_GOAL OF THE EXERCISE_
Copy exactly the stretch of lines from the one holding "What spatial distance" through the last line of the data below, inclusive. Leave out pictures.

_RECORDS SHOWN_

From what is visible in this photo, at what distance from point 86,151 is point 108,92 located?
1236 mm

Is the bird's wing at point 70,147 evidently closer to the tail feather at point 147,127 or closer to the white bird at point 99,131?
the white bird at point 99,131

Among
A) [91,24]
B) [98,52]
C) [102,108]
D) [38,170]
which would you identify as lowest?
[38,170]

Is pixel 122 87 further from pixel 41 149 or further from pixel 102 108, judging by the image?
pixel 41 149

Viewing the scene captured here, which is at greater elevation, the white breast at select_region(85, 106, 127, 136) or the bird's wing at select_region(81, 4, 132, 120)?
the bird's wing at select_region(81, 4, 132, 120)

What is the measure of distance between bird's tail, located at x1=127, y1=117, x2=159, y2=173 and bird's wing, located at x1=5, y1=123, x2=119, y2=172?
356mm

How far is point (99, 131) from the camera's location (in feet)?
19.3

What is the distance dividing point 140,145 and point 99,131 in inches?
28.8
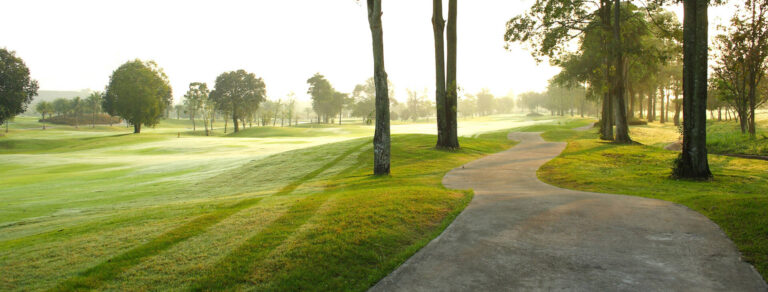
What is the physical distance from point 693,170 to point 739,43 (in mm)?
21273

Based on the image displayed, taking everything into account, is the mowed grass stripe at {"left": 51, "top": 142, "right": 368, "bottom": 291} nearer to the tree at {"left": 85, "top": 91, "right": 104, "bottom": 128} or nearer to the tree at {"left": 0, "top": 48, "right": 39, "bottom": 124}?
the tree at {"left": 0, "top": 48, "right": 39, "bottom": 124}

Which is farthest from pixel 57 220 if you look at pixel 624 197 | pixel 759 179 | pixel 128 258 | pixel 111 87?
pixel 111 87

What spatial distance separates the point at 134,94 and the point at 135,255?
236ft

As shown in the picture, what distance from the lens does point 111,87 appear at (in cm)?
6600

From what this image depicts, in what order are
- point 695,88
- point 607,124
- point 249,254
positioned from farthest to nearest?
1. point 607,124
2. point 695,88
3. point 249,254

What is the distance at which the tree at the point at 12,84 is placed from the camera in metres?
53.2

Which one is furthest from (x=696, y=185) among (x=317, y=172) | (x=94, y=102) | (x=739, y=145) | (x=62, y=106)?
(x=62, y=106)

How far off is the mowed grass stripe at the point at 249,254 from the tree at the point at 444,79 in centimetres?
1618

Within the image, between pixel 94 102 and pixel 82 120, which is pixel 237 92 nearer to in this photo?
pixel 94 102

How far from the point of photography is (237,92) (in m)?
83.7

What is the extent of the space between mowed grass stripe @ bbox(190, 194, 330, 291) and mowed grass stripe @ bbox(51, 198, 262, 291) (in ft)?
4.32

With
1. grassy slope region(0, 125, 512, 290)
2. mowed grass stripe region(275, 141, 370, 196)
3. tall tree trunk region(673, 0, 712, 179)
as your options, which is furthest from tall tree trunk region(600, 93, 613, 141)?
grassy slope region(0, 125, 512, 290)

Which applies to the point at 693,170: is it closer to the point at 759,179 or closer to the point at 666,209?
the point at 759,179

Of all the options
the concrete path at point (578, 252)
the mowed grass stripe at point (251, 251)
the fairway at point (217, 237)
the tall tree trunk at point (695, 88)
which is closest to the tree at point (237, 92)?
the fairway at point (217, 237)
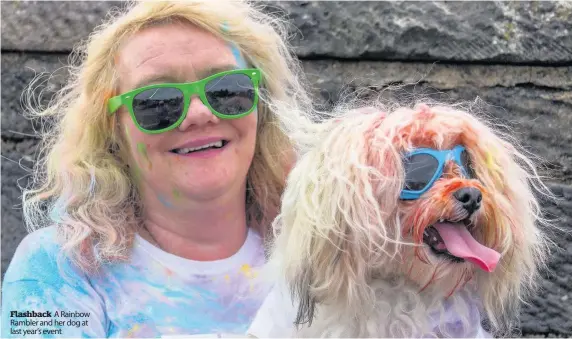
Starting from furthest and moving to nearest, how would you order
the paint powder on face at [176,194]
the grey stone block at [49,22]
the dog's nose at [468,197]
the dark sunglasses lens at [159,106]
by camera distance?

_TASK RESULT_
What spatial distance separates the point at 134,94 and the point at 135,255?
236ft

As shown in the picture, what distance from the lens does point 111,87 appear at (in cm)?
6600

From what this image depicts, in what order are
- point 695,88
- point 607,124
- point 249,254
positioned from farthest to nearest?
1. point 607,124
2. point 695,88
3. point 249,254

What is the distance at which the tree at the point at 12,84 is placed from the camera in metres?
53.2

Which one is furthest from (x=696, y=185) among (x=317, y=172) | (x=94, y=102) | (x=739, y=145) | (x=62, y=106)?
(x=62, y=106)

How far off is the mowed grass stripe at the point at 249,254 from the tree at the point at 444,79 in centimetres?
1618

Within the image, between pixel 94 102 and pixel 82 120, which is pixel 237 92 nearer to in this photo?
pixel 94 102

How far from the point of photography is (237,92) (in m)?
83.7

What is the extent of the space between mowed grass stripe @ bbox(190, 194, 330, 291) and mowed grass stripe @ bbox(51, 198, 262, 291) (in ft)?
4.32

With
1. grassy slope region(0, 125, 512, 290)
2. mowed grass stripe region(275, 141, 370, 196)
3. tall tree trunk region(673, 0, 712, 179)
as your options, which is furthest from tall tree trunk region(600, 93, 613, 141)?
grassy slope region(0, 125, 512, 290)

Which applies to the point at 693,170: is it closer to the point at 759,179 or closer to the point at 666,209?
the point at 759,179

Of all the options
the concrete path at point (578, 252)
the mowed grass stripe at point (251, 251)
the fairway at point (217, 237)
the tall tree trunk at point (695, 88)
which is closest to the tree at point (237, 92)?
the fairway at point (217, 237)
Starting from furthest and moving to nearest, how would you order
the paint powder on face at [176,194]
the grey stone block at [49,22]
the dog's nose at [468,197]
the dark sunglasses lens at [159,106]
by camera distance?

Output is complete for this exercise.